DOCUMENT =
══════
Since Samsung unveiled the Galaxy Note line in the fall of 2010, it has stood as the "tock" to the Galaxy S' "tick" in the product cycle year after year. The leading Galaxy S device of the year introduces all of the new software features, a new form factor and a new internal specs, while the Galaxy Note later in the year refines the physical design, enhances the software with new S Pen features and often fixes the pain points introduced with the Galaxy S — all while doing a little something extra with the increased screen real estate.
In many ways you could say the Galaxy Note is the device that Samsung really uses to push its limits. Where it tries things to see what sticks, then integrate it back into the next-generation Galaxy S.
This year is no different, and the Galaxy Note 4 is tocking right along, improving dramatically on the Galaxy S5. With a brand new aluminum exterior that looks and feels great, optical image stabilization on the camera, a new higher-resolution QHD display, top-end internals and small refinements on the software, this is a device any manufacturer would be happy to call its leading flagship.
Despite generally playing second fiddle to the Galaxy S5, it's actually not hard to say that the Galaxy Note 4 contains all of the features we wish were in the GS5 — if not for its larger screen size that's physically too much to handle for many. This is the real 2014 flagship for Samsung, and it's called the Galaxy Note 4. Read along for our full review.
About this review
We're writing this review after a week using a white, AT&T-branded Galaxy Note 4 in the greater Seattle area with great LTE coverage from the carrier. Our Note 4, provided by Samsung, was running software build UCU1ANIE. For the majority of our time with the Note 4 we had an LG G Watch connected over Bluetooth as well.
══════
DATASET =

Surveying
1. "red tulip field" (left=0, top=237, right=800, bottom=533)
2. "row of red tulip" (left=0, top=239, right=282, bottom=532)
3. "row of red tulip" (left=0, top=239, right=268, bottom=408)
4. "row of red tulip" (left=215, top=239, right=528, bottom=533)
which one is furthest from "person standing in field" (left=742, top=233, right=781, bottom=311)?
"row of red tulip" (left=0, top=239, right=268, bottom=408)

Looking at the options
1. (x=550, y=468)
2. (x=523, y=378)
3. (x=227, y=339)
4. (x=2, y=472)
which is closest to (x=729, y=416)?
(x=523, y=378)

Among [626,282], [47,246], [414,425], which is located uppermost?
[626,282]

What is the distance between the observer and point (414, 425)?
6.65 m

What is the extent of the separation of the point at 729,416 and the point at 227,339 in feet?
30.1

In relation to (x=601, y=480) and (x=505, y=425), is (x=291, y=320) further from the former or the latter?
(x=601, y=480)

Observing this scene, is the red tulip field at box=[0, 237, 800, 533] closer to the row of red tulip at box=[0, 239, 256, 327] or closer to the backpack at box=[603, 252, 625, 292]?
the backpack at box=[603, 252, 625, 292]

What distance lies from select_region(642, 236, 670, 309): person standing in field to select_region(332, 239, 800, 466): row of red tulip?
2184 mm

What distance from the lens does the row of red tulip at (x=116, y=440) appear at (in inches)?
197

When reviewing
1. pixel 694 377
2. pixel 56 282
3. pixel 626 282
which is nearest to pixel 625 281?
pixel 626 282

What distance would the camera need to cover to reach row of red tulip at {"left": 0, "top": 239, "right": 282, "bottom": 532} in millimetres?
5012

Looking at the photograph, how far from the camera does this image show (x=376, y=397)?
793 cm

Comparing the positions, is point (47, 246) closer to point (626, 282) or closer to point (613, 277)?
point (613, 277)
══════
JOB 1 =
According to the Galaxy Note 4 review, which software build was the reviewed phone running?
JOB 2 =
Continue the Galaxy Note 4 review from where it stops.

TASK OUTPUT 1 =
UCU1ANIE

TASK OUTPUT 2 =
Galaxy Note 4 hardware
The best-looking, best-feeling Samsung phone yet
Samsung's switch from plastic to metal for its primary smartphone build material has been a long time coming. Although the Galaxy Alpha — which has nearly identical design and materials — may have spoiled the surprise for some by being released first, the Galaxy Note 4 will likely be the first time regular consumers get their hands on a metal phone from Samsung.
The metal — a combination of aluminum and magnesium — curves around the edges of the Note 4 in a solid band, with the flat portions taking on a very slightly textured color that matches the rest of the phone. The shimmery chamfered edges above and below the colored stripe add contrast and give it that "Samsung" kind of bling, showing off that this is indeed a metal phone. The metal runs deep into the device as its frame, adding rigidity as well.
I can't overstate how this build simply puts Samsung devices of the past to shame, with an air of class and beauty you just can't squeeze out of a plastic device. Even though the entire back of the phone is still plastic (and removable, by the way), you don't seem to care so much because the main contact points for your hand and fingers are all metal. The plastic meets up with the metal seamlessly on the back, with nary a gap to be seen.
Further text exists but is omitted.